INHIL ,KILASRIAU.com -  Allah SWT merupakan tujuan tertinggi dan paling hakiki dalam kehidupan manusia di dunia ini. Karena itu, apa pun yang dilakukan haruslah berujung kepada tujuan tersebut. Salah satu caranya, yaitu dengan memahami konsep mahabbah (cinta) kepada Allah. Perasaan cinta tersebut harus diikuti dengan ketulusan untuk mengorbankan apa saja kepada-Nya.

Istilah mahabbah secara bahasa berasal dari kata ahabba, yuhibbu, mahabbatan, yang berarti mencintai secara mendalam, khususnya kepada Allah. Jika umat Islam mencari mahabbah atau cinta murni ini, kemudian berhasil mencapainya ia akan dimuliakan oleh Allah SWT.

Secara istilah, mahabbah merupakan perasaan rindu dan senang yang istimewa terhadap sesuatu. Perasaan demikian menyebabkan seseorang terpusat kepadanya bahkan mendorong orang tersebut untuk memberikan yang terbaik. Mahabbah dapat pula berarti al-waduud, yakni yang sangat kasih atau penyayang.
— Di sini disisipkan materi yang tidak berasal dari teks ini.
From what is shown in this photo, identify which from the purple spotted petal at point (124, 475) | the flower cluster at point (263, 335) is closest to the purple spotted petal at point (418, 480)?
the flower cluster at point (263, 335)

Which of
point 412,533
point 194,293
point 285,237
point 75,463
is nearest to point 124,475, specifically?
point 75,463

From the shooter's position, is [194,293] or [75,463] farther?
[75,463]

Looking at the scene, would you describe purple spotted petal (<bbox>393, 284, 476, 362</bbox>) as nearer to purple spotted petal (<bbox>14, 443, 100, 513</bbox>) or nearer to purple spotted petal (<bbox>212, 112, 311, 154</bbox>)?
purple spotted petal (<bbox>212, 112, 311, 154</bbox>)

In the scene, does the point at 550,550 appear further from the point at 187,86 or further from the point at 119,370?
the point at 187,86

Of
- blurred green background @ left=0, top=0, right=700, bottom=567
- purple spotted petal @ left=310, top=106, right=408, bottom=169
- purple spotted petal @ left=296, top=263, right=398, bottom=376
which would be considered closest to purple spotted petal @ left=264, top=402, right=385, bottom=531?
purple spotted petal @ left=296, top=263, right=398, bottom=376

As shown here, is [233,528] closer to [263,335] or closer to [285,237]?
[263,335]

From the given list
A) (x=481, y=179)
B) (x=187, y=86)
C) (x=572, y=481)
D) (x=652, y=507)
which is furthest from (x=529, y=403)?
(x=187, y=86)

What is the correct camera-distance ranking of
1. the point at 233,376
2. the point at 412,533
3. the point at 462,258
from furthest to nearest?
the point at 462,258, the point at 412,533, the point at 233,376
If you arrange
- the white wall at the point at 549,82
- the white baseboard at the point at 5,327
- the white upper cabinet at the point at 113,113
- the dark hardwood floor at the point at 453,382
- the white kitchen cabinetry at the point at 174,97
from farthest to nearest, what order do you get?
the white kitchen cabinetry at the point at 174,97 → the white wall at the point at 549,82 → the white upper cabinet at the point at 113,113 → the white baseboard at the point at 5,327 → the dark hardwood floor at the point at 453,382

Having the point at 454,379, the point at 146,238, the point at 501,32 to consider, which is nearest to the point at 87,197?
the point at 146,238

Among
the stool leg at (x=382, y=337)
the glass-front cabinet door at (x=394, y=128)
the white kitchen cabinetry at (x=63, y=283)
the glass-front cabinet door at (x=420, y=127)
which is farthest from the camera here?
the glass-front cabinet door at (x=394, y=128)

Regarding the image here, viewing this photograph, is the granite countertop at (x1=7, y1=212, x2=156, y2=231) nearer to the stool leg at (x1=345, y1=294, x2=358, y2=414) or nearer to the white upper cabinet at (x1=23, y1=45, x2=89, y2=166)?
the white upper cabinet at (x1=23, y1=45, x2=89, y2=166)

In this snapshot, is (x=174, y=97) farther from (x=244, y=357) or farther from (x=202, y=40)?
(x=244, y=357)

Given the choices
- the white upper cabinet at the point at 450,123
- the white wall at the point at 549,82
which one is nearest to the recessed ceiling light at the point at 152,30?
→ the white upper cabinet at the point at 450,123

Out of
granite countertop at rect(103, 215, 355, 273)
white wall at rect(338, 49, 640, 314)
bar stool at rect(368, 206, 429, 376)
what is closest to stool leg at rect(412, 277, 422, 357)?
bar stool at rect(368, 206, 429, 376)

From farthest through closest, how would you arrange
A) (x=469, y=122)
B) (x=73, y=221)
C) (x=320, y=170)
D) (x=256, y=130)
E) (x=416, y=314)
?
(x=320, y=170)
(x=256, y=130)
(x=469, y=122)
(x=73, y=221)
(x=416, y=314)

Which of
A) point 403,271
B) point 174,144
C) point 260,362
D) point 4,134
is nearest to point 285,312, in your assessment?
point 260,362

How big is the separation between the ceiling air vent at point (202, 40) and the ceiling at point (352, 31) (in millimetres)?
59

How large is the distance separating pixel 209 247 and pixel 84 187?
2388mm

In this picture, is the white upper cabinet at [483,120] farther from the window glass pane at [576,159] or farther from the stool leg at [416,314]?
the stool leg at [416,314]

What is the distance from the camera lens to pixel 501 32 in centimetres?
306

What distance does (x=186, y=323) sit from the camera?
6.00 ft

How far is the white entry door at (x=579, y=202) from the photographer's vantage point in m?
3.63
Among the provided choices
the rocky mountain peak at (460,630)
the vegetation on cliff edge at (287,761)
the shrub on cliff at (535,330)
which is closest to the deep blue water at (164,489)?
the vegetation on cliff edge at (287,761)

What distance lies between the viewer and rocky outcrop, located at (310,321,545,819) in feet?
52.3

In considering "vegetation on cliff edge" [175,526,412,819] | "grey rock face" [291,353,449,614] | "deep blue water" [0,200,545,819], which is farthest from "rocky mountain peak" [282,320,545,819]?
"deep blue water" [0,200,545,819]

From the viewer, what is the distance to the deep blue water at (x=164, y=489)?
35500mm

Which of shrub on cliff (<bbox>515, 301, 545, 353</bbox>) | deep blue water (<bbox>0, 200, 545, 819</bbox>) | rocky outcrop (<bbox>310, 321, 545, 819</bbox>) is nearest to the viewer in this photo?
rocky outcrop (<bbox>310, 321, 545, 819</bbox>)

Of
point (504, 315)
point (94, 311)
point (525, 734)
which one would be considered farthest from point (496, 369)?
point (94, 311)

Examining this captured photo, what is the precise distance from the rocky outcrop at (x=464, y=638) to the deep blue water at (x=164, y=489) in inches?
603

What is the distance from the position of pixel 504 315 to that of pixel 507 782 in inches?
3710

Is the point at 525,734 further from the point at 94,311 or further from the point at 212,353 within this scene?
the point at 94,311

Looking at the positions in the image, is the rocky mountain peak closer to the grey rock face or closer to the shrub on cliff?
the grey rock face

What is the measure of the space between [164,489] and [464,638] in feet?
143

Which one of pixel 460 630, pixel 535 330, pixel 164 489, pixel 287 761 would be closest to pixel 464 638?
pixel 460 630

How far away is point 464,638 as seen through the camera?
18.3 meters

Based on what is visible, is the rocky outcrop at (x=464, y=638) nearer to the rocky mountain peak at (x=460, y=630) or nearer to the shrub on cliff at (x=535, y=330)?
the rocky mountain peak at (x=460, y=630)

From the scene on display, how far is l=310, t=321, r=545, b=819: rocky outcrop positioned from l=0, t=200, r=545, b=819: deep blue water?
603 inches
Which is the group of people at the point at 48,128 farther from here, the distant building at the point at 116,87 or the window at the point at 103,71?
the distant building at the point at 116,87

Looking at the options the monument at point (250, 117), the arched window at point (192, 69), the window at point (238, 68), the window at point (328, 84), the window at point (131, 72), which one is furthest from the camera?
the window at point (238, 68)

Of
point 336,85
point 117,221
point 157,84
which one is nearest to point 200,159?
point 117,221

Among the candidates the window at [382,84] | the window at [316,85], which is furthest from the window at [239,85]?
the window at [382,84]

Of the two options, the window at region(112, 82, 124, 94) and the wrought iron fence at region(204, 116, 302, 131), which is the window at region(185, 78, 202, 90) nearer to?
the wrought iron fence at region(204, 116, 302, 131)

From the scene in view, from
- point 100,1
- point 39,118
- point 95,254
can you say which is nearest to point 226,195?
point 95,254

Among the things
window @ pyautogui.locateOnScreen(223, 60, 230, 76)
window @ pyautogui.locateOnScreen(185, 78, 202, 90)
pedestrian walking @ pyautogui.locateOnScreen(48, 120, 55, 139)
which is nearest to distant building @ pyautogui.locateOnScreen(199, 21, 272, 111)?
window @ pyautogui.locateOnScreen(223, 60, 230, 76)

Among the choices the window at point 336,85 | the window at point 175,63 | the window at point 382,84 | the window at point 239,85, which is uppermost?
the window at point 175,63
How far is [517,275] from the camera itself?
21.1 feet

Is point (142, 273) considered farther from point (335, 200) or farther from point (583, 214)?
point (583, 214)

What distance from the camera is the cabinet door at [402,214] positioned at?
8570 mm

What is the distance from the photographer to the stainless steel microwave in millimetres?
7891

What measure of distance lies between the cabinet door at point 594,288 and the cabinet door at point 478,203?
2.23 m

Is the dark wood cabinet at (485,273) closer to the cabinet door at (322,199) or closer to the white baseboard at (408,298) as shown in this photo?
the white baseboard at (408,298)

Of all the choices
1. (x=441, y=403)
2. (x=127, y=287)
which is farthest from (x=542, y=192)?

Dalam pandangan tasawuf, mahabbah berarti mencintai Allah yang di dalamnya mengandung arti patuh kepada-Nya sekaligus membenci sikap yang melawan kepada-Nya. Dalam kehidupannya sehari-hari, ia juga berhasil mengosongkan hati dari segala-galanya kecuali hanya Allah. Dalam kitab Mu'jam Al-Falsafi, Jamil Shaliba mengatakan, mahabbah adalah lawan dari al-baghd, yakni benci.

Konsep mahabbah ini pertama kali dicetuskan oleh seorang sufi wanita terkenal, Rabi'atul Adawiyah. Menurutnya, mahabbah atau cinta yang suci murni tersebut lebih sempurna dari pada rasa takut (khauf) ataupun rasa pengharapan (raja') karena cinta yang suci murni tidak mengharapkan apa-apa dari Allah kecuali ridha-Nya.

Tokoh tasawuf tersebut mengatakan, mahabbah merupakan cetusan dari perasaan rindu dan pasrah kepada-Nya sehingga Adawiyah sendiri rela mengorbankan seluruh hidupnya untuk mencintai Allah. Bahkan, begitu cintanya kepada Allah ia menolak untuk menikah selama hidupnya.

Cinta kepada Allah juga akan melahirkan bentuk kasih sayang kepada sesama, bahkan kepada seluruh alam semesta. Hal ini didasarkan pada dalil-dalil syara', baik dalam Alquran maupun hadis yang menunjukkan tentang persoalan mahabbah.